By John Knebels
Sports Columnist

ROYERSFORD – At some point, the sparkle associated with a brand new school will fade. The beginning of the academic year will no longer induce sporadic visits from media, and rivalries will start to be forged as opponents become more familiar.

But that’s in the future.

For now, the student-athletes and adults who comprise the just-opened Pope John Paul II High School (PJP) in Royersford are basking in the uniqueness of being a part of history amid state-of-the-art facilities.

“It has been special for all of us,” said junior Dave Cotellese, who is quarterback of the football team. “We came together from two different schools to become one. It is now a very exciting mood for all of the players.

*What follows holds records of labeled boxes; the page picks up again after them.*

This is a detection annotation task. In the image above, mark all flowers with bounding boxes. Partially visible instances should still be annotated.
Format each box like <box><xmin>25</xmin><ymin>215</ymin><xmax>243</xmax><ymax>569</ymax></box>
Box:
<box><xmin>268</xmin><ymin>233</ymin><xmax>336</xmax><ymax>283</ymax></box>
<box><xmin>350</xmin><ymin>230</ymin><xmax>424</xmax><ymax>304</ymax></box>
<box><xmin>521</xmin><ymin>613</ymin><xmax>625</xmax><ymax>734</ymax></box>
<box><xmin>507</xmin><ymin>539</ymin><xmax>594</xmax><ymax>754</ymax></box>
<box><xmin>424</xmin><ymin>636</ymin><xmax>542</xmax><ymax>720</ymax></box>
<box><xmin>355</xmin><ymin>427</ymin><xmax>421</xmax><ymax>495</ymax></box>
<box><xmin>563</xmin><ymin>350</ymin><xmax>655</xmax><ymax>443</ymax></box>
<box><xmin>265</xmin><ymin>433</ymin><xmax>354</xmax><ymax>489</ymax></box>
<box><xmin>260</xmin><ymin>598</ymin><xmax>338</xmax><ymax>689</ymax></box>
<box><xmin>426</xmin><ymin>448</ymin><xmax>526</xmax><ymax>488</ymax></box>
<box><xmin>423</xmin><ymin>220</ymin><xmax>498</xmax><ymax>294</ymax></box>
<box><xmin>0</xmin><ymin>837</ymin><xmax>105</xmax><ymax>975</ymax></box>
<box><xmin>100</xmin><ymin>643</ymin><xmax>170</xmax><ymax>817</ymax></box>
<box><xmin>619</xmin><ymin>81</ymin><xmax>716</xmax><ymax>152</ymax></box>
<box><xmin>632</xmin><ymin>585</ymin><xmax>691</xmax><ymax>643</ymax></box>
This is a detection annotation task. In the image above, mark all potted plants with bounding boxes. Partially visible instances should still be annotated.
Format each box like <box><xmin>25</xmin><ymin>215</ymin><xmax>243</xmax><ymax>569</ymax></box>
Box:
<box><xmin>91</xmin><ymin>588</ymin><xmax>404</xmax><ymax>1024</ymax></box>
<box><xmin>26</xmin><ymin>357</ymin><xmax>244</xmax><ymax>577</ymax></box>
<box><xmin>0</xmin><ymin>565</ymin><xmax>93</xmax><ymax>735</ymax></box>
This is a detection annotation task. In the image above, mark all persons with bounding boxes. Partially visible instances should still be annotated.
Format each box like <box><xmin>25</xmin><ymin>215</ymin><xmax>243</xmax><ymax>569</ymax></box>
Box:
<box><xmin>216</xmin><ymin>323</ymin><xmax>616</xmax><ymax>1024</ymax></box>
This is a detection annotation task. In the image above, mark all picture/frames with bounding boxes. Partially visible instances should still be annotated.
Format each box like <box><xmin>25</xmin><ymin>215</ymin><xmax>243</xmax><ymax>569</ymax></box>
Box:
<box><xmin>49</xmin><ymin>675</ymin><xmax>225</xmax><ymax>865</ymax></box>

It’s like we have known each other for years now.”

Most of the 900-plus students at the 83-acre Montgomery County campus attended either Pottstown’s St. Pius X or Norristown’s Kennedy-Kenrick High School last year. After the two venues closed in June because of declining enrollment, hundreds of students opted to combine forces at PJP.

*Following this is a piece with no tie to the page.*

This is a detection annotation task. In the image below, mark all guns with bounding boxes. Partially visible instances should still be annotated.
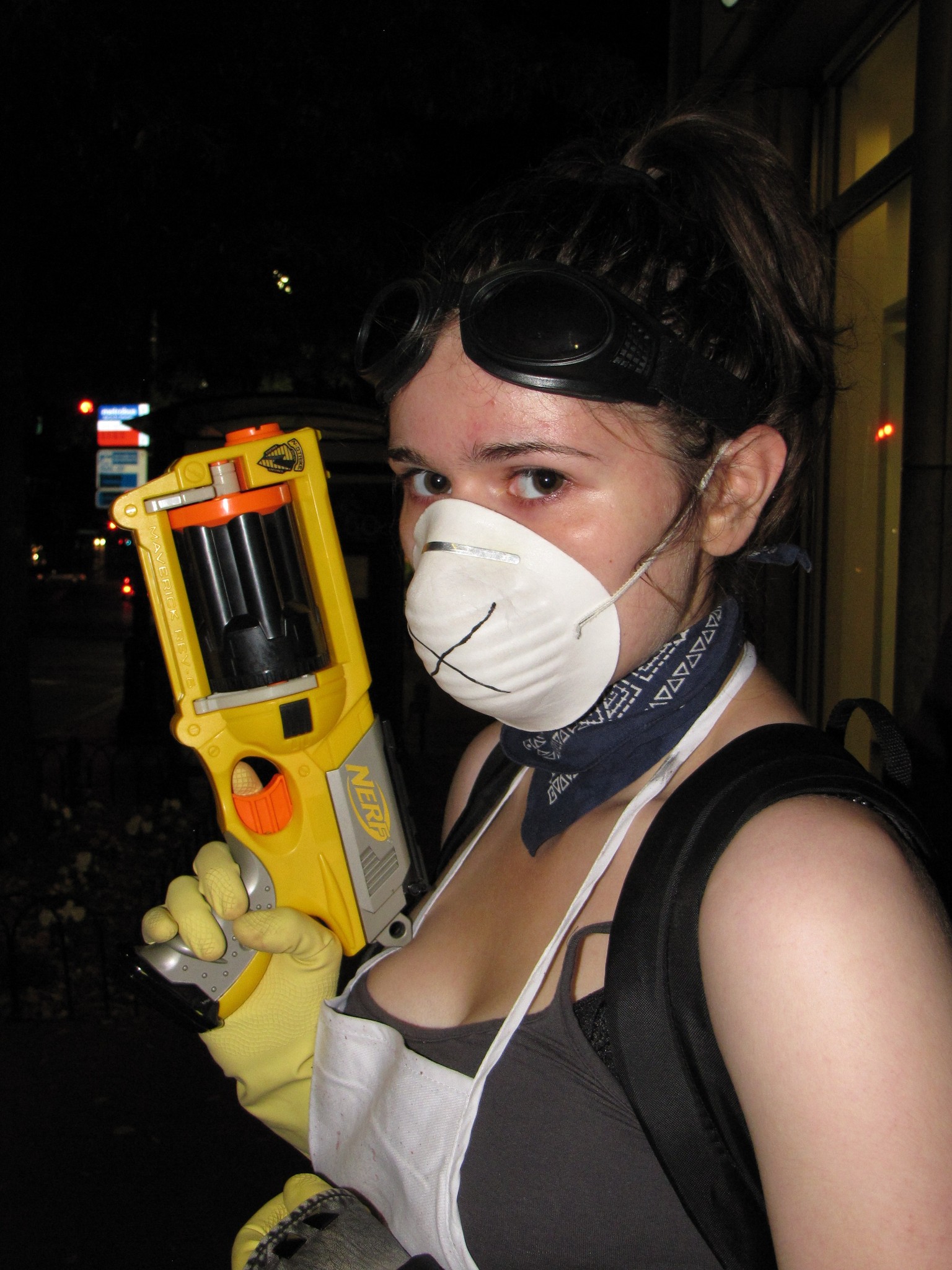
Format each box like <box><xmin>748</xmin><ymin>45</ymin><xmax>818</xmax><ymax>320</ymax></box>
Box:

Athletically, the school competes in the Pioneer Athletic Conference (PAC) and their mascot is the Golden Panther.

The first week of competition already has been completed, and understandable jitters may have influenced some outcomes. The girls’ soccer team dropped a 2-0 decision at Phoenixville while the field hockey team lost 3-1 at Cardinal O’Hara.

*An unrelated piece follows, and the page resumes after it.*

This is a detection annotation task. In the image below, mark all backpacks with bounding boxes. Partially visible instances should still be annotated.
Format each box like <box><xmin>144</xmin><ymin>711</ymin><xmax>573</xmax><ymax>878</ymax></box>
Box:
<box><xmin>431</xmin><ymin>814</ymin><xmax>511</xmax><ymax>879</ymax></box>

In Pope John Paul II’s first-ever football game Friday night, Sept. 3, against Reading’s Holy Name High School, the visiting Golden Panthers fell behind 14-0 in the first quarter before the offense got on track by scoring two of the next three touchdowns to trim their deficit to 21-14 by halftime.

But Holy Name dominated the second half en route to a 49-21 victory.

“I definitely think we were nervous,” said Conor Myers, a senior and former standout at St. Pius X. “We did better as the game went on but made too many mistakes.”

Myers enjoyed the distinction of scoring the first-ever touchdown in PJP’s history, a six-yard run with 11:14 remaining in the second quarter. He also caught the school’s first touchdown pass, a nine-yard completion from Cotellese before halftime.

The Golden Panthers would add another score thanks to a 19-yard strike from Cotellese to Jared Siejk to climb to 28-21 entering the fourth quarter, but Holy Name responded with three unanswered touchdowns.

Cotellese, who played for St. Pius X last year after graduating from Limerick’s Blessed Teresa of Calcutta School, was disappointed by the result but encouraged nonetheless.

“Even though the outcome didn’t come out the way we would have liked, it helped us learn what we need to work on and it will prepare us for our first PAC game (Friday against Pottsgrove),” he said. “We have to be prepared to play for four full quarters.”

The historic significance of scoring the first touchdown and throwing the first touchdown pass was not lost on Myers and Cotellese.

While Myers said it hit him on the sidelines shortly after his initial scoring jaunt, Cotellese described his TD toss to a wide-open Myers as “an amazing feeling.”

Cotellese hopes to add more of the same over the next two years. In addition to football, he plans to play basketball and baseball.

And there are plenty of options for his peers as well. In the fall, boys’ sports include football, cross country, soccer and golf, while the girls can compete in field hockey, cross country, soccer, volleyball and tennis.

In the winter, basketball, indoor track and bowling are offered to both genders, along with wrestling and club ice hockey for boys and cheerleading for girls.

In the spring, both genders can run track. The boys can play baseball, lacrosse, tennis and club rugby, while the girls can play softball and lacrosse.

“There’s definitely something for everyone here,” Cotellese said.